Problem to work on
Please display each line of the data below that contains the word "further". Treat uppercase and lowercase letters as different.

Dataset entries
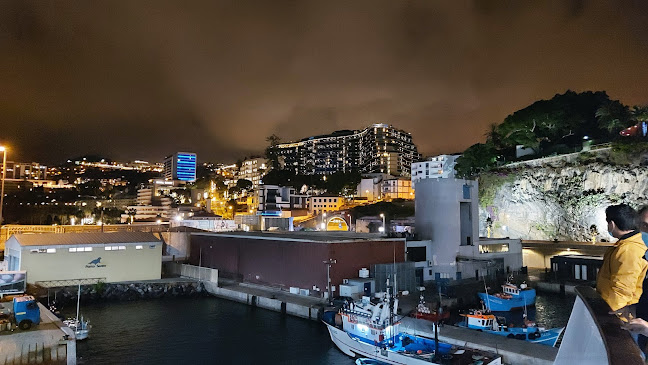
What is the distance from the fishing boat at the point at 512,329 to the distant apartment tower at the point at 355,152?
113 m

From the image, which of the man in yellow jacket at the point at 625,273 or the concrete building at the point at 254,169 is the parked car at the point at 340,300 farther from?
the concrete building at the point at 254,169

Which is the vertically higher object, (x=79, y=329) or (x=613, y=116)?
(x=613, y=116)

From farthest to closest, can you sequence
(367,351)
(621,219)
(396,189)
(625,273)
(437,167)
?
(437,167) < (396,189) < (367,351) < (621,219) < (625,273)

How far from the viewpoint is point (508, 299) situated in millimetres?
28828

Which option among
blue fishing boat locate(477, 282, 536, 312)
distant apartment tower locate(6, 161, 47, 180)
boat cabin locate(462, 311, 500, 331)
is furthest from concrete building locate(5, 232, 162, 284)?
distant apartment tower locate(6, 161, 47, 180)

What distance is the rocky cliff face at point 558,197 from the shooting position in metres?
45.4

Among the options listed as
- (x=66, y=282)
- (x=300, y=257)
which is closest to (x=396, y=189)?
(x=300, y=257)

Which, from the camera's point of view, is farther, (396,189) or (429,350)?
(396,189)

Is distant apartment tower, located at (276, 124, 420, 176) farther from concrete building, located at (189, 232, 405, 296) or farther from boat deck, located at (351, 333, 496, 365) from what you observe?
boat deck, located at (351, 333, 496, 365)

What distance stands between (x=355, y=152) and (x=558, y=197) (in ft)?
361

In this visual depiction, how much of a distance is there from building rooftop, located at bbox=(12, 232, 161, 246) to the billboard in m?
3.44

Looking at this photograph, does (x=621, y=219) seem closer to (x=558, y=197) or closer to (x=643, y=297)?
(x=643, y=297)

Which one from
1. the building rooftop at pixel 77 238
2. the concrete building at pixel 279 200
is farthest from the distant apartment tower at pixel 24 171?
the building rooftop at pixel 77 238

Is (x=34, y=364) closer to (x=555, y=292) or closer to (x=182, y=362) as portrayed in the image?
(x=182, y=362)
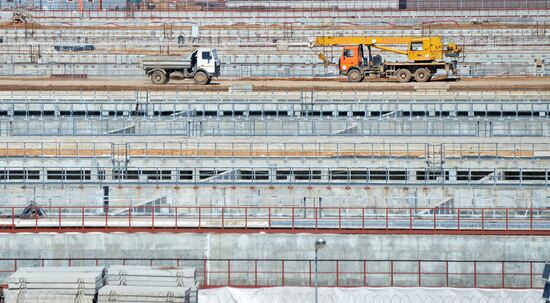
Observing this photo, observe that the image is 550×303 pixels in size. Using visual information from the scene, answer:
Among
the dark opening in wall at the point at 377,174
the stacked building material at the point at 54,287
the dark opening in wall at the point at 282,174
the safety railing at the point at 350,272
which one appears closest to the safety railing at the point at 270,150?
the dark opening in wall at the point at 377,174

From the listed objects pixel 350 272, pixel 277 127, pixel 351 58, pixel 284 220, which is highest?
pixel 351 58

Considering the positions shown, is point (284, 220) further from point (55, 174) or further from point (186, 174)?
point (55, 174)

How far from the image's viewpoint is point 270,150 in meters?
56.2

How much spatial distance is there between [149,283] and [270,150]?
76.2ft

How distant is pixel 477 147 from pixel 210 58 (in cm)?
2533

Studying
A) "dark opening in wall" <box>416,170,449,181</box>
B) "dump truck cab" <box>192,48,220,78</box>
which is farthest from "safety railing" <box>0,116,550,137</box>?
"dump truck cab" <box>192,48,220,78</box>

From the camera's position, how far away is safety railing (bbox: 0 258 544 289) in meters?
39.5

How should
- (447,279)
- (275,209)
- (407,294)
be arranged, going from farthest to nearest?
(275,209) < (447,279) < (407,294)

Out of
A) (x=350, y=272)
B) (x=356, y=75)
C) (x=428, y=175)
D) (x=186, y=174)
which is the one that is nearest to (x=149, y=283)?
(x=350, y=272)

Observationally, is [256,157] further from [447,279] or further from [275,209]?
[447,279]

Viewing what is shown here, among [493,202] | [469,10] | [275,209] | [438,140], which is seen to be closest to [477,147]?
[438,140]

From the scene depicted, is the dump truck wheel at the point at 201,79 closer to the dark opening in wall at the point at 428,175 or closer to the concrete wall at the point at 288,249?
the dark opening in wall at the point at 428,175

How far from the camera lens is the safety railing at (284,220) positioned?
41594 mm

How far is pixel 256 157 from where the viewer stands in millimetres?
52969
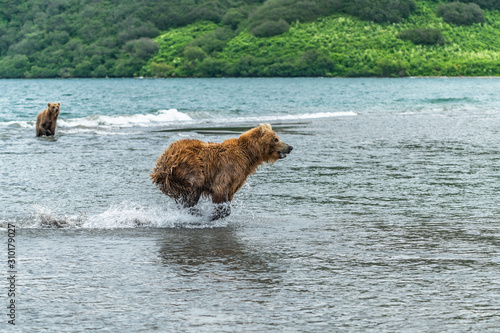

Expected answer
Considering the positions shown, is point (284, 220) further from point (55, 174) or further from point (186, 174)?
Observationally, is [256,157] further from [447,279] or further from [275,209]?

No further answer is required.